Written request
Rewrite all of the items below so that "tree trunk" becomes "trunk" wherever it occurs, leaving everything else unchanged.

Data provided
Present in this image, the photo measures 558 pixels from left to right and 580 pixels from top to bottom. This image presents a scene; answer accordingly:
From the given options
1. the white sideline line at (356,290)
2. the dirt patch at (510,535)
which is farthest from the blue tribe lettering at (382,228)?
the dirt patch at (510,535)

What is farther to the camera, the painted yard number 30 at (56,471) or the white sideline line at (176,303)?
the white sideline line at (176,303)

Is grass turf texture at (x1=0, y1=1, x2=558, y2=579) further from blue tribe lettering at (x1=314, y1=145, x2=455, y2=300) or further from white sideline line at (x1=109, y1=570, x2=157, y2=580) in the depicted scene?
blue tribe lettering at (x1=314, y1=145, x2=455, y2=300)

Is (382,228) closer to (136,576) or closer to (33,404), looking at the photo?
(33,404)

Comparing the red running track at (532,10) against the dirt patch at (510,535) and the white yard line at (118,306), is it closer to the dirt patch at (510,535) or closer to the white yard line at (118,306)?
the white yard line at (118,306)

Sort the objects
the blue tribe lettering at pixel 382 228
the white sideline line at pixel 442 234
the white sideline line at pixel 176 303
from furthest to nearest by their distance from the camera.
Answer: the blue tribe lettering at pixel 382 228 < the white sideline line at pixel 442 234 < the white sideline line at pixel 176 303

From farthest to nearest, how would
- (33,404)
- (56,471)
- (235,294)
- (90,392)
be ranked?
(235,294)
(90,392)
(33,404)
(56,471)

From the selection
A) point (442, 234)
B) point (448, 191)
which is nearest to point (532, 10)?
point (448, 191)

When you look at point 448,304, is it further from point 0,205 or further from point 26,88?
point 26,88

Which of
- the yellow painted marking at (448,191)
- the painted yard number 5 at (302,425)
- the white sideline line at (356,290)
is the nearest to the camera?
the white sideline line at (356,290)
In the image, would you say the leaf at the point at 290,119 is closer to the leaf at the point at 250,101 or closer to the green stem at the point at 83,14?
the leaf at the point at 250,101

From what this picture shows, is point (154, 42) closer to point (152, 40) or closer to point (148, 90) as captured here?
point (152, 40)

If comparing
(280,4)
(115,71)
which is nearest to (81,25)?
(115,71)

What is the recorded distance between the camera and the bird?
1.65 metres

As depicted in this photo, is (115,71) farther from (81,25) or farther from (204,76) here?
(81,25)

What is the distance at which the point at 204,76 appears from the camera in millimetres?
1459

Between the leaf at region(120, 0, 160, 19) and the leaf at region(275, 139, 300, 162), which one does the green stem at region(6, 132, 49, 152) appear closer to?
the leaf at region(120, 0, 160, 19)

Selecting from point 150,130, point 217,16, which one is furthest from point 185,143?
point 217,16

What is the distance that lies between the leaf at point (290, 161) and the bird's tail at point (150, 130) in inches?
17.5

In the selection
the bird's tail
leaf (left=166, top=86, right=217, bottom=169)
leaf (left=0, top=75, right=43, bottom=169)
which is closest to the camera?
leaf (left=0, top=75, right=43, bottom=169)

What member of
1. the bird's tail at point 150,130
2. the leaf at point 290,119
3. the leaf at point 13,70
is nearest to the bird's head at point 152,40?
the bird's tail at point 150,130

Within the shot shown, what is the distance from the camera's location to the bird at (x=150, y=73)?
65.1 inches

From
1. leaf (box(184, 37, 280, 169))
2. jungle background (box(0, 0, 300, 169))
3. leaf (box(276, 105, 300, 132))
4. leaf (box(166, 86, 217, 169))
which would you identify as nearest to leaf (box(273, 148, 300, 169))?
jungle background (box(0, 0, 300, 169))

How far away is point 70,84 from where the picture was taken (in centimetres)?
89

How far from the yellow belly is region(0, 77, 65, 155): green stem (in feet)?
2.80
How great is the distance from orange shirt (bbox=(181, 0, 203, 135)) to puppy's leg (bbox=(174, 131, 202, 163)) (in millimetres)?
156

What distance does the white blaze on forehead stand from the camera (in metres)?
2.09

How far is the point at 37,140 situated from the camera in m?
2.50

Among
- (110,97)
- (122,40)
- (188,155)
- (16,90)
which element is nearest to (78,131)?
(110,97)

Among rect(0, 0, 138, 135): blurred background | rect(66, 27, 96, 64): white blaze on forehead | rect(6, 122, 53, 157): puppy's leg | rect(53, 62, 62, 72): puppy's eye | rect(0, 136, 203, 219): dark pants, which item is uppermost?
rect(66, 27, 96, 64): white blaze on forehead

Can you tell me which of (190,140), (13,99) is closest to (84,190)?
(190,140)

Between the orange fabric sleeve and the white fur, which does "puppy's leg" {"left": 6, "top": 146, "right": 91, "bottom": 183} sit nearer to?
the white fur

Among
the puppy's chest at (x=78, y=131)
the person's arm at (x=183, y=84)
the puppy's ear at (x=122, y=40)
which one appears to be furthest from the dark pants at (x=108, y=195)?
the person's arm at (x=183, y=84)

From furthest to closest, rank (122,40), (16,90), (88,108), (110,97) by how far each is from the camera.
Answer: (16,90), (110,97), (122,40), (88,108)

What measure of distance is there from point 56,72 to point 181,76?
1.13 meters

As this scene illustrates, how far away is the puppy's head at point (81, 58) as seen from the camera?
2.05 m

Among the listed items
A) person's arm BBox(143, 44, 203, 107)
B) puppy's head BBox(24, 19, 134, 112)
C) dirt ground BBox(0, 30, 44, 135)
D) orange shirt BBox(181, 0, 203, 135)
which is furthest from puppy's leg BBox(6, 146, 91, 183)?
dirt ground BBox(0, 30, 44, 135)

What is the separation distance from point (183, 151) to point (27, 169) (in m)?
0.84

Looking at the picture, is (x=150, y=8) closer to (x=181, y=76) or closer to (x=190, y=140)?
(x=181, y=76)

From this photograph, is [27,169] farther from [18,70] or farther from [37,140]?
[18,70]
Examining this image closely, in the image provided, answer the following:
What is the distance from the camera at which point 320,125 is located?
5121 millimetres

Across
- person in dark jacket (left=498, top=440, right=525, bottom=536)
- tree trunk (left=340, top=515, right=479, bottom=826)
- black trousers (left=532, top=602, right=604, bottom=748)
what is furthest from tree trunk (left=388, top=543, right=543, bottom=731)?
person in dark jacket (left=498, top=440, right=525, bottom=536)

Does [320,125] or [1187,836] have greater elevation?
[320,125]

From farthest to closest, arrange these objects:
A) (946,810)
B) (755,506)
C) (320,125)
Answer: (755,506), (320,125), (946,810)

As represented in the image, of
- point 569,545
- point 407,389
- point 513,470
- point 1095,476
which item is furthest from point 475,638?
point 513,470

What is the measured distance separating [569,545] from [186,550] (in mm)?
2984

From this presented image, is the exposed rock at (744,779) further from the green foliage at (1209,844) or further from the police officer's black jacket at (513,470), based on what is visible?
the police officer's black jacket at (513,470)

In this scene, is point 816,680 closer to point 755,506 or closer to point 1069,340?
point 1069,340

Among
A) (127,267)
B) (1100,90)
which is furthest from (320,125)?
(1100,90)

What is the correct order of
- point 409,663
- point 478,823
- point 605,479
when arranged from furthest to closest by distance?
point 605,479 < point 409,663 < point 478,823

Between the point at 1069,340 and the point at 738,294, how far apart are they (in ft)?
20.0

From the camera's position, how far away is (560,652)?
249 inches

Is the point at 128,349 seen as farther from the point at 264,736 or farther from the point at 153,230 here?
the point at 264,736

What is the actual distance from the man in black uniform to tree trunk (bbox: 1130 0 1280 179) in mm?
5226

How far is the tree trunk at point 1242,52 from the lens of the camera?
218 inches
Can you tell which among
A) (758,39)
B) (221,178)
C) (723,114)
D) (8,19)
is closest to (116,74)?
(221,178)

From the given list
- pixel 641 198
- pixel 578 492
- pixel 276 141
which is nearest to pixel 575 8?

Expected output
Present in this image, the photo measures 558 pixels from left to right and 580 pixels from top to bottom. This image presents a scene; answer accordingly:
From the given options
1. the white sideline line at (356,290)
2. the dirt patch at (510,535)
which is farthest from the blue tribe lettering at (382,228)?
the dirt patch at (510,535)

What is farther to the camera, the painted yard number 30 at (56,471) or the white sideline line at (176,303)?
the white sideline line at (176,303)

Is grass turf texture at (x1=0, y1=1, x2=558, y2=579) further from blue tribe lettering at (x1=314, y1=145, x2=455, y2=300) or further from white sideline line at (x1=109, y1=570, x2=157, y2=580) in the depicted scene?
blue tribe lettering at (x1=314, y1=145, x2=455, y2=300)

Is (382,228) closer to (136,576) or closer to (33,404), looking at the photo?
(33,404)

Comparing the red running track at (532,10) against the dirt patch at (510,535) and the white yard line at (118,306), is it closer to the dirt patch at (510,535) or closer to the white yard line at (118,306)?
the white yard line at (118,306)

Sort the objects
the blue tribe lettering at pixel 382 228
the white sideline line at pixel 442 234
the white sideline line at pixel 176 303
from furthest to nearest by their distance from the camera.
Answer: the blue tribe lettering at pixel 382 228 < the white sideline line at pixel 442 234 < the white sideline line at pixel 176 303

From farthest to nearest, how would
- (33,404)
- (56,471)
- (235,294)
- (90,392)
be ranked?
(235,294)
(90,392)
(33,404)
(56,471)

From the selection
A) point (442, 234)
B) point (448, 191)
which is nearest to point (532, 10)?
point (448, 191)

When you look at point 448,304, is it further from point 0,205 or further from point 26,88?
point 26,88

Which of
- the yellow painted marking at (448,191)
- the painted yard number 5 at (302,425)
- the white sideline line at (356,290)
is the nearest to the camera?
the white sideline line at (356,290)
In the image, would you say the leaf at the point at 290,119 is closer to the leaf at the point at 250,101 or closer to the green stem at the point at 83,14?
the leaf at the point at 250,101

From what this picture shows, is point (154, 42) closer to point (152, 40) or closer to point (148, 90) as captured here?
point (152, 40)

If comparing
(280,4)
(115,71)
which is nearest to (81,25)?
(115,71)

What is the recorded distance between the camera and the bird?
1.65 metres

As depicted in this photo, is (115,71) farther from (81,25) or farther from (204,76) here?
(81,25)

What is the distance at which the point at 204,76 appears from the camera in millimetres?
1459

Between the leaf at region(120, 0, 160, 19) and the leaf at region(275, 139, 300, 162), which one does the green stem at region(6, 132, 49, 152) appear closer to?
the leaf at region(120, 0, 160, 19)

Selecting from point 150,130, point 217,16, which one is furthest from point 185,143?
point 217,16

What is the distance that lies between the leaf at point (290, 161) and the bird's tail at point (150, 130) in inches?
17.5

In the selection
the bird's tail
leaf (left=166, top=86, right=217, bottom=169)
leaf (left=0, top=75, right=43, bottom=169)
which is closest to the camera?
leaf (left=0, top=75, right=43, bottom=169)

What member of
1. the bird's tail at point 150,130
2. the leaf at point 290,119
3. the leaf at point 13,70
is nearest to the bird's head at point 152,40?
the bird's tail at point 150,130

Within the shot shown, what is the distance from the camera's location to the bird at (x=150, y=73)?
65.1 inches

From
1. leaf (box(184, 37, 280, 169))
2. jungle background (box(0, 0, 300, 169))
3. leaf (box(276, 105, 300, 132))
4. leaf (box(166, 86, 217, 169))
which would you identify as nearest to leaf (box(273, 148, 300, 169))?
jungle background (box(0, 0, 300, 169))

How far away is point 70,84 from where the picture was taken (in centimetres)?
89

How far from the yellow belly is region(0, 77, 65, 155): green stem (in feet)?
2.80
How great is the distance from orange shirt (bbox=(181, 0, 203, 135)) to puppy's leg (bbox=(174, 131, 202, 163)) (in millimetres)?
156

What distance does the white blaze on forehead stand from the camera (in metres)?
2.09

How far is the point at 37,140 situated from the camera in m?
2.50

Among
- (110,97)
- (122,40)
- (188,155)
- (16,90)
which element is nearest to (78,131)?
(110,97)

Among rect(0, 0, 138, 135): blurred background | rect(66, 27, 96, 64): white blaze on forehead | rect(6, 122, 53, 157): puppy's leg | rect(53, 62, 62, 72): puppy's eye | rect(0, 136, 203, 219): dark pants, which item is uppermost?
rect(66, 27, 96, 64): white blaze on forehead

Can you tell me which of (190,140), (13,99) is closest to (84,190)?
(190,140)

Between the orange fabric sleeve and the white fur, which does "puppy's leg" {"left": 6, "top": 146, "right": 91, "bottom": 183} sit nearer to?
the white fur

Among
the puppy's chest at (x=78, y=131)
the person's arm at (x=183, y=84)
the puppy's ear at (x=122, y=40)
which one appears to be furthest from the dark pants at (x=108, y=195)?
the person's arm at (x=183, y=84)

From furthest to closest, rank (122,40), (16,90), (88,108), (110,97) by how far each is from the camera.
Answer: (16,90), (110,97), (122,40), (88,108)

What measure of distance is there from point 56,72 to point 181,76?
1.13 meters

As this scene illustrates, how far away is the puppy's head at point (81, 58) as seen from the camera?
2.05 m

Among the listed items
A) person's arm BBox(143, 44, 203, 107)
B) puppy's head BBox(24, 19, 134, 112)
C) dirt ground BBox(0, 30, 44, 135)
D) orange shirt BBox(181, 0, 203, 135)
which is furthest from puppy's leg BBox(6, 146, 91, 183)?
dirt ground BBox(0, 30, 44, 135)

What is the separation distance from point (183, 151) to point (27, 169) (in m)?
0.84

Looking at the picture, is (x=150, y=8) closer to (x=181, y=76) or closer to (x=190, y=140)?
(x=181, y=76)

From this photograph, is [27,169] farther from [18,70] or farther from [37,140]?
[18,70]
Examining this image closely, in the image provided, answer the following:
What is the distance from the camera at which point 320,125 is located?
5121 millimetres

Across
- person in dark jacket (left=498, top=440, right=525, bottom=536)
- trunk (left=340, top=515, right=479, bottom=826)
- black trousers (left=532, top=602, right=604, bottom=748)
what is furthest from trunk (left=388, top=543, right=543, bottom=731)?
person in dark jacket (left=498, top=440, right=525, bottom=536)

Does [320,125] or [1187,836] have greater elevation?
[320,125]

From farthest to closest, arrange these objects:
A) (946,810)
B) (755,506)
C) (320,125)
Answer: (755,506), (320,125), (946,810)

As represented in the image, of
- point 569,545
- point 407,389
- point 513,470
- point 1095,476
which item is furthest from point 475,638?
point 513,470

What is the measured distance separating [569,545] from [186,550] (in mm)?
2984

From this presented image, is the exposed rock at (744,779) further from the green foliage at (1209,844) or further from the police officer's black jacket at (513,470), based on what is visible?
the police officer's black jacket at (513,470)

In this scene, is point 816,680 closer to point 755,506 or closer to point 1069,340?
point 1069,340

Among
A) (127,267)
B) (1100,90)
which is furthest from (320,125)?
(1100,90)

What is the correct order of
- point 409,663
- point 478,823
- point 605,479
when arranged from furthest to closest by distance?
point 605,479 < point 409,663 < point 478,823

Between the point at 1069,340 and the point at 738,294, how far apart are they (in ft)?
20.0

From the camera's position, how far away is (560,652)?
249 inches

Is the point at 128,349 seen as farther from the point at 264,736 or farther from the point at 153,230 here?
the point at 264,736

What is the actual distance from the man in black uniform to trunk (bbox: 1130 0 1280 179) in mm?
5226

How far is the trunk at point 1242,52 from the lens of the camera?
218 inches
Can you tell which among
A) (758,39)
B) (221,178)
C) (723,114)
D) (8,19)
is closest to (116,74)?
(221,178)

From the given list
- pixel 641 198
- pixel 578 492
- pixel 276 141
which is nearest to pixel 575 8?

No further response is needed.